October 20, 2012
Where’s Waldo?
Stealth.
Tumbling out of the dinghy one day this summer and stepping foot on the little uninhabited island of Sucia, I was soon met by the above, um, native. He (yes, I think it’s a he) glared at me as I approached. Threatening. Massive, at twenty feet across.
“What sayeth thou who dare to pass here?” his gravelly voice boomed with disdain. I think the earth even shook a little bit.
Unfazed, I raised my camera.
And he turned to stone.
Ok, well, he was already stone.
But I was fascinated by this visage, and by the Rorschach-like effect on my perception. This sort of thing happens around here quite frequently: creatures appearing out of nowhere. Even before I start taking the psychedelic hallucinogens. Which clearly, I do not need. I am my own acid trip. Probably way too much of the time.
There are far more interesting and important musings I could share with you right now. Oh, yes yes yes. Life has not been dull recently, what with another jaunt this past week to Manhattan, a side trip up to Yale to give another very fun ASCAP Composer Career Workshop, a new piece, Kettle Brew, for timpani, percussion and prerecorded electronics that is dangerously close to being completed, and an entertaining, if ominous looking, hail-infused storm that sped across the Strait of San Juan What the Fuca quite suddenly this afternoon:
…which accompaned me as I caught up on everything on my desk, having survived everything in the above paragraph.
Yes, I could share other things with you. But instead, I am choosing this: the sight for a short while from one of my windows yesterday.
Pretty exciting, huh? Sure, you see the edge of my deck railing, some well-dried tall grasses courtesy of about 80 rainless days in a row, and then a really wonderful glob of igneous rock called “ribbon chert,” that upon closer inspection, truly appears as though lava is careening right toward the house. It looks like this:
What you probably do not see, at least on first or second glance, is the decent sized animal in the photo. Gazing out the window in search of some of the right notes (having done a superb job finding many of the wrong ones for that piece I’m dangerously close to finishing), neither did I.
Nice rock.
Until it moved.
Wait for it…
And moved again.
Meow?
Wait for it…
The ultimate, um, catouflage. If I can make my musical notes as gracefully elusive and perfectly blended as a soft cat can make itself against this hard rock, well, I’ll have achieved something magical.
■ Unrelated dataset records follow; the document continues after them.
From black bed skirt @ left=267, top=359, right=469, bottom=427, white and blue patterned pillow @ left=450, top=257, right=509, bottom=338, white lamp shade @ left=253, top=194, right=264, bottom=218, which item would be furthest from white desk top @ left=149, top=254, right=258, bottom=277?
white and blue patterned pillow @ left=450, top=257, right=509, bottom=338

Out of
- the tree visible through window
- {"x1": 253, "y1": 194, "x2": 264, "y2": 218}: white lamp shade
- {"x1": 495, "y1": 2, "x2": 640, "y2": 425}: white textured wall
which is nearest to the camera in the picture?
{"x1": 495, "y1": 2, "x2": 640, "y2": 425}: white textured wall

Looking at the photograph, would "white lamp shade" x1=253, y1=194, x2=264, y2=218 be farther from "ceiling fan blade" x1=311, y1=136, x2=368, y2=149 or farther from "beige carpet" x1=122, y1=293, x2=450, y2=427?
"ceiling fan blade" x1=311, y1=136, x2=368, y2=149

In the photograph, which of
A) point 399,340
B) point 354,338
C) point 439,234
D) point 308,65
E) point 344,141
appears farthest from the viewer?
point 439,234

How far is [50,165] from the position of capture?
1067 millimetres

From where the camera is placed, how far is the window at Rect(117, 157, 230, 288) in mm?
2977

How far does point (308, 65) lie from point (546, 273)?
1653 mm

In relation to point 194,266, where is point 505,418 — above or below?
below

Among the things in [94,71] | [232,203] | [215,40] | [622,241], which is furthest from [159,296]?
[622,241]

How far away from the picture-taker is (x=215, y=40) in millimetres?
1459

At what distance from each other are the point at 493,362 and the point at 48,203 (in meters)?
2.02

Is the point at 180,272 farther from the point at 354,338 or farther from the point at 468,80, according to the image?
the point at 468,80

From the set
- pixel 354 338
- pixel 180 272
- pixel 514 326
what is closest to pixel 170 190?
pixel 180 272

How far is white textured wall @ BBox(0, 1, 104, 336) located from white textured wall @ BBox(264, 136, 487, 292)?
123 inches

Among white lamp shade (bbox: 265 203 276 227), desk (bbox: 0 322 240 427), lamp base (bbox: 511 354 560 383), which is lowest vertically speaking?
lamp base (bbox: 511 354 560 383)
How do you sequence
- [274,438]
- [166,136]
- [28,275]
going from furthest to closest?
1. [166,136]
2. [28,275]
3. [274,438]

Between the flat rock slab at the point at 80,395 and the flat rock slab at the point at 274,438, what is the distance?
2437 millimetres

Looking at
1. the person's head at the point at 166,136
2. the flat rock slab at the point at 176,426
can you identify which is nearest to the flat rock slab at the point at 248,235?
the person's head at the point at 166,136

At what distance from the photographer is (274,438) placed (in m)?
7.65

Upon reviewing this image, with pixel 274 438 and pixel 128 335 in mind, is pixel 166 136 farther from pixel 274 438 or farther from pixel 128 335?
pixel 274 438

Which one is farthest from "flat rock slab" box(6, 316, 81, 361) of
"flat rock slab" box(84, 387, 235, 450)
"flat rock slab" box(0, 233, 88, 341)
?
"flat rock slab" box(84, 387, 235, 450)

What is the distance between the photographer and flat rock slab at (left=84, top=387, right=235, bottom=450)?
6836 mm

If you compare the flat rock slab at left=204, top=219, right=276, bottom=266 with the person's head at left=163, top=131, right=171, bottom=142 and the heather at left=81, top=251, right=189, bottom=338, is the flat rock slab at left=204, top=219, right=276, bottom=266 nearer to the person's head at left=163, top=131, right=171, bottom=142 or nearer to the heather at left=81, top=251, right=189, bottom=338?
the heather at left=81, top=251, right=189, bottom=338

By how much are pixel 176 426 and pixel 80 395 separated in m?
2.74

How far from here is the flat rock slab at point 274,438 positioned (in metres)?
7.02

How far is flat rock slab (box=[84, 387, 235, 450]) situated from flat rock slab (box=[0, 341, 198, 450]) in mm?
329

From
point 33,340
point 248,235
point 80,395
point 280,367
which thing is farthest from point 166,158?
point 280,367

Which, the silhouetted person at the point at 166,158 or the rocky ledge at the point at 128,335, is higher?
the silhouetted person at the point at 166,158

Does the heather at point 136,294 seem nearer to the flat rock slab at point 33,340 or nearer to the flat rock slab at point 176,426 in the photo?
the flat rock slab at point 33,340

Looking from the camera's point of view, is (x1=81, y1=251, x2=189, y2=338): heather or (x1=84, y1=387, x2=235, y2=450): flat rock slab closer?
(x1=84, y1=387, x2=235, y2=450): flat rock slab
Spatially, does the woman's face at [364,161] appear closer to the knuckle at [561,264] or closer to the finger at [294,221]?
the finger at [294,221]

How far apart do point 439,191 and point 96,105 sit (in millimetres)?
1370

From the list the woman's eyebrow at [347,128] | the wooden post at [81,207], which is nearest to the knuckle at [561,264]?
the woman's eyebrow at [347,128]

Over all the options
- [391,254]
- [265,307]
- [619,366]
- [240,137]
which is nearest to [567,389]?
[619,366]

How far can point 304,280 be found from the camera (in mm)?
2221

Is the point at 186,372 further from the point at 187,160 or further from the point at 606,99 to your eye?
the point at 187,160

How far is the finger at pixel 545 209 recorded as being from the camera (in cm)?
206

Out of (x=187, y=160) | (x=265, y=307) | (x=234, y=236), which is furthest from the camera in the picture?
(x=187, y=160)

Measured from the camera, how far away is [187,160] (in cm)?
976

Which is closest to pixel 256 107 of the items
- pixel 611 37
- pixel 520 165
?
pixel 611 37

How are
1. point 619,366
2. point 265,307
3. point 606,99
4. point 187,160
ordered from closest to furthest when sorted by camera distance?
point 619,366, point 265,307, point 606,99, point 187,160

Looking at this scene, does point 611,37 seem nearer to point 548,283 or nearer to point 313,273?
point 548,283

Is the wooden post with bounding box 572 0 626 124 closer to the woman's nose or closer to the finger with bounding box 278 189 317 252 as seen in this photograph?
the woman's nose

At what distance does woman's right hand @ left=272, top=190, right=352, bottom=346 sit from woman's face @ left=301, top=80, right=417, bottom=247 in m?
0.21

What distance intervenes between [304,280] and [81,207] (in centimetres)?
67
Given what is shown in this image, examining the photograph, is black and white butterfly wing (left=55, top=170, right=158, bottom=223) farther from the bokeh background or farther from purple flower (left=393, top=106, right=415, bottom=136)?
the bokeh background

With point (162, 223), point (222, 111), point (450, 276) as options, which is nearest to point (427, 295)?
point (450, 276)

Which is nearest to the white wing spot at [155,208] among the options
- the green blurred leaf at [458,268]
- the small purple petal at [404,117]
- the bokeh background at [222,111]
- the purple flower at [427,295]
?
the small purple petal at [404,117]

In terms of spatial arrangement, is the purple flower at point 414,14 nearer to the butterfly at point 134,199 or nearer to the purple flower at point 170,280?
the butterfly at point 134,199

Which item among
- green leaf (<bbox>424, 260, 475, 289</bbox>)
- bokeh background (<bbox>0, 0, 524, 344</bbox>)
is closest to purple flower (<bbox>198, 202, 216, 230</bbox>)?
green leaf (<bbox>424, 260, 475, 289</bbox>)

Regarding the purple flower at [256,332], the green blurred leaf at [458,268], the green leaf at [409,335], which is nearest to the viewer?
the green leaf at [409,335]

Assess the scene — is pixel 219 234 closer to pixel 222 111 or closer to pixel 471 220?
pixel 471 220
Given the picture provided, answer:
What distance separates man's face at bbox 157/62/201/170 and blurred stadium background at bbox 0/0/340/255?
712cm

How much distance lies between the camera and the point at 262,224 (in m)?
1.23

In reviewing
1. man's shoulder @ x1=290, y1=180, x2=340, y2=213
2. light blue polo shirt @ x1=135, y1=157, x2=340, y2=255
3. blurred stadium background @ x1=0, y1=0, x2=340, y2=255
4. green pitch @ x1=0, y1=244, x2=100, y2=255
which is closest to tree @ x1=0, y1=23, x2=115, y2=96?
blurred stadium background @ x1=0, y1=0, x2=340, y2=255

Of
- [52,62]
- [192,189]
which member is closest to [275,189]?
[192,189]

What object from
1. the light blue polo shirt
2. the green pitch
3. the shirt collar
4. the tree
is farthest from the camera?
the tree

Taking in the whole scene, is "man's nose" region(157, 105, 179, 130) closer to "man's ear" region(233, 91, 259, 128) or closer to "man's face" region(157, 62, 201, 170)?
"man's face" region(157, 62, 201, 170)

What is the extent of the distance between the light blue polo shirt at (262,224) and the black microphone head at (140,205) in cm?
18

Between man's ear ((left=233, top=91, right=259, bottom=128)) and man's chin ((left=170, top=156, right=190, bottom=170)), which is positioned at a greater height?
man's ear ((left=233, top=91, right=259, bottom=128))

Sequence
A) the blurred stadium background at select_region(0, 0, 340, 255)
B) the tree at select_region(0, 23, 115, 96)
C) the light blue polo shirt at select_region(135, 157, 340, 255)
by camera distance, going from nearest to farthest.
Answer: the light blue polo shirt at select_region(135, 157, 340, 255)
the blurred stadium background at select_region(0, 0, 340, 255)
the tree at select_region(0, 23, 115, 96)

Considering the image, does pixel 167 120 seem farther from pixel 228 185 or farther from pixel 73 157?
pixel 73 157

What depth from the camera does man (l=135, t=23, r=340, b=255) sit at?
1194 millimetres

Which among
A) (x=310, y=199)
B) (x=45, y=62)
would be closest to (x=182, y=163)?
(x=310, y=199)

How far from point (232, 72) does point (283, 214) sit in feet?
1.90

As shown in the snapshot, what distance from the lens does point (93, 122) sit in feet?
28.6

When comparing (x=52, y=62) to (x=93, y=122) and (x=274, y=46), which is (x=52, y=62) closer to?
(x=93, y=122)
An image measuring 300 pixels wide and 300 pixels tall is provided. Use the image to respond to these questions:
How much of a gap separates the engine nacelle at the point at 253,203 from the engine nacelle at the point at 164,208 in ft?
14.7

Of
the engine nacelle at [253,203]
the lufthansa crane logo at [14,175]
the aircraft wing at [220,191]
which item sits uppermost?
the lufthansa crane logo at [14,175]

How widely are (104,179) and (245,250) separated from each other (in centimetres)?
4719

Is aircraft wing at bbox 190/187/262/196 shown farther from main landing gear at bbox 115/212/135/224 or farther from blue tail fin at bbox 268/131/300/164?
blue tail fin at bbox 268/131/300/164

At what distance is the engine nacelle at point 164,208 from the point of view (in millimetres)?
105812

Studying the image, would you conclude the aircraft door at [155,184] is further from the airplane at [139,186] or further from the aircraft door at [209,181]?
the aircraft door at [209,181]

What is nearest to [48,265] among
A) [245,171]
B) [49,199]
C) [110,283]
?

Stealth has never been so impressive, nor so cute.
Where’s Waldo….? | San Juan Island Update: News about the things that make living here great. said,
October 22, 2012 @ 8:31 am
[…] from her blog Notes From The Kelp….see if YOU can see her cat in the photo she posts in the article here. (Thanks, […]
Richard Rodriguez said,
October 22, 2012 @ 4:27 pm
Fossil Bay was the first place that came to mind.